= Extract to read =
◇ ◇ ◇ ◇

I always avoided Chrome as much as possible, now I have a real reason to do so.
I wonder if Chromium-based browsers is or will do the same?
https://news.ycombinator.com/item?id=48019219
I don't want that AI crap on my computer. This is like a trojan horse.
Related:
Chrome removes claim of On-device Al not sending data to Google Servers
https://news.ycombinator.com/item?id=48050964
> When a user downloads or updates Chrome, Gemini Nano is downloaded on demand to ensure Chrome downloads the correct model for the user's hardware. The initial model download is triggered by the first call to a *.create() function (for example, Summarizer.create()) of any built-in AI API that depends on Gemini Nano.
This sounds like it could be possible that some part of Chrome, or perhaps a privileged website (ie; google.com), could be invoking `*.create()` 100% of the time? I don't actually know that this is what's going on or even if it's likely mind you.
https://developer.chrome.com/docs/ai/understand-built-in-mod...

◇ ◇ ◇ ◇

= Given entries =
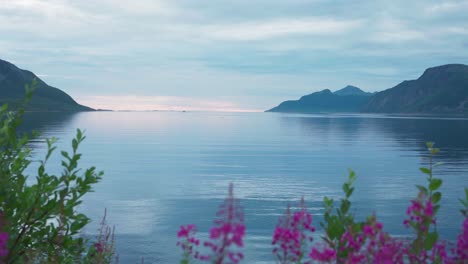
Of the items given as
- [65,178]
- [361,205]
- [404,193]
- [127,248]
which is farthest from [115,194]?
[65,178]

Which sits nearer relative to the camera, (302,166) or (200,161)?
(302,166)

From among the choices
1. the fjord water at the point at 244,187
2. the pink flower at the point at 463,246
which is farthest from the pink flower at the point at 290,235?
the fjord water at the point at 244,187

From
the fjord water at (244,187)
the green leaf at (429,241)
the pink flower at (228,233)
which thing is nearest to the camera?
the pink flower at (228,233)

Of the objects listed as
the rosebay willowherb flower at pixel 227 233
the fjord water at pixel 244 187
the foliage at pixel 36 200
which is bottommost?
the fjord water at pixel 244 187

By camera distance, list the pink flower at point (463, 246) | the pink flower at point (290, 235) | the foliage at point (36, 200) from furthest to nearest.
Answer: the foliage at point (36, 200)
the pink flower at point (290, 235)
the pink flower at point (463, 246)

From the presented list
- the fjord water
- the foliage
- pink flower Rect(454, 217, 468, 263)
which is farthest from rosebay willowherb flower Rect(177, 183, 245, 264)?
the fjord water

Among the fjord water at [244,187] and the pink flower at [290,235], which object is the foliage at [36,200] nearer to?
the pink flower at [290,235]

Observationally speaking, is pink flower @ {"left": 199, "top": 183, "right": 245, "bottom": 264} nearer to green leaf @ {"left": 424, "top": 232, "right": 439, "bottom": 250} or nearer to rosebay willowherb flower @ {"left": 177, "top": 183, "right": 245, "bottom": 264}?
rosebay willowherb flower @ {"left": 177, "top": 183, "right": 245, "bottom": 264}

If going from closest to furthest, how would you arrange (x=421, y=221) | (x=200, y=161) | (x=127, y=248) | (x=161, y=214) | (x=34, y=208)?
(x=421, y=221) < (x=34, y=208) < (x=127, y=248) < (x=161, y=214) < (x=200, y=161)

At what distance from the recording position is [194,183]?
130ft

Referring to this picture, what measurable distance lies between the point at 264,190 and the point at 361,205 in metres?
7.77

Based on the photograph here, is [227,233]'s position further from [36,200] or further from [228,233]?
[36,200]

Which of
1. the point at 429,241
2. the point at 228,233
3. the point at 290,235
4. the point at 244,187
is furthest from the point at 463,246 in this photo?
the point at 244,187

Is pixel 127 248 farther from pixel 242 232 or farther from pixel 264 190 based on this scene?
pixel 242 232
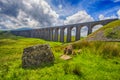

◇ ◇ ◇ ◇

= Work to complete =
Continue the comments on Chrome's built-in AI model from the point where they stop. The listing has no connection to the comments on Chrome's built-in AI model.

= Result =
It is also quite ironic that one of the docs pages is titled "Inform users of model download" although it goes on to talk about notifying in terms of model download time, not necessarily getting user consent:
https://developer.chrome.com/docs/ai/inform-users-of-model-d...
I might be more inclined to be understanding of this conversation if it was related to mobile phones, but desktops? I get that people think it should be opt-in, and I’m on the fence. There is also a simple way to disable on-device AI features. Outside of the “we never want AI” crowd, which fine whatever, I don’t get this weird focus on a 4gb in size. Maybe I’m just old and remember what it was like for disk space to actually be precious.